Tuesday, February 15, 2011

Demokratie in Ägypten

Das Volk von Ägypten hat dem Despoten die Tür gewiesen. Nach vielen Jahren des Wartens auf Besserung. Zu vielen Jahren. Wenn auch die Ursachen für die Eruption der gesammelten Frustrationen andere sind, so darf man doch annehmen, dass die neuen Medien und sozialen Netzwerke eine wichtige Rolle bei der Kommunikation, der lawinenartigen Verbreitung von Informationen zu Versammlungsorten und Marschrouten, zu Parolen, zu Plakattexten, zum Verhalten der Demonstranten und der Soldaten bei den Demonstrationen, zur Vermeidung von gewalttätigen Ausschreitungen gespielt haben.

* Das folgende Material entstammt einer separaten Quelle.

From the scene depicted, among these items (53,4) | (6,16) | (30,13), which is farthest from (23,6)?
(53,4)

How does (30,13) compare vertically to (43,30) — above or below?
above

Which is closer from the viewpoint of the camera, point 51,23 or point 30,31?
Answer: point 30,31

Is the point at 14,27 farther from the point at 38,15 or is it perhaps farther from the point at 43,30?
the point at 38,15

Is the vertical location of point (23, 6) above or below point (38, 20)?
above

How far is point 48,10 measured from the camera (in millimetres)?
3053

Dies wird sich nach der Machtübernahme durch die vorerst eingesetzte Militärregierung nicht ändern. Das ist gut so und weist auch andere Despoten darauf hin, dass ihre Zeit vorbei ist. Es sind neue Realitäten entstanden, die Kommunikationsinhalte, -prozesse und -kanäle sind vielschichtiger geworden, Kommunikation erkennt Ereignisse und beeinflusst Handlungen. Die Lawine kann nicht aufgehalten werden, unterdrückte und ausgebeutete Völker überall auf der Welt werden sich zur Wehr setzen. Denn sie wissen eines ganz genau: sie sind das Volk. Regierungen kann man wechseln, das Volk bleibt. Aussitzen ist für Regierungen nicht mehr per se eine gute Taktik.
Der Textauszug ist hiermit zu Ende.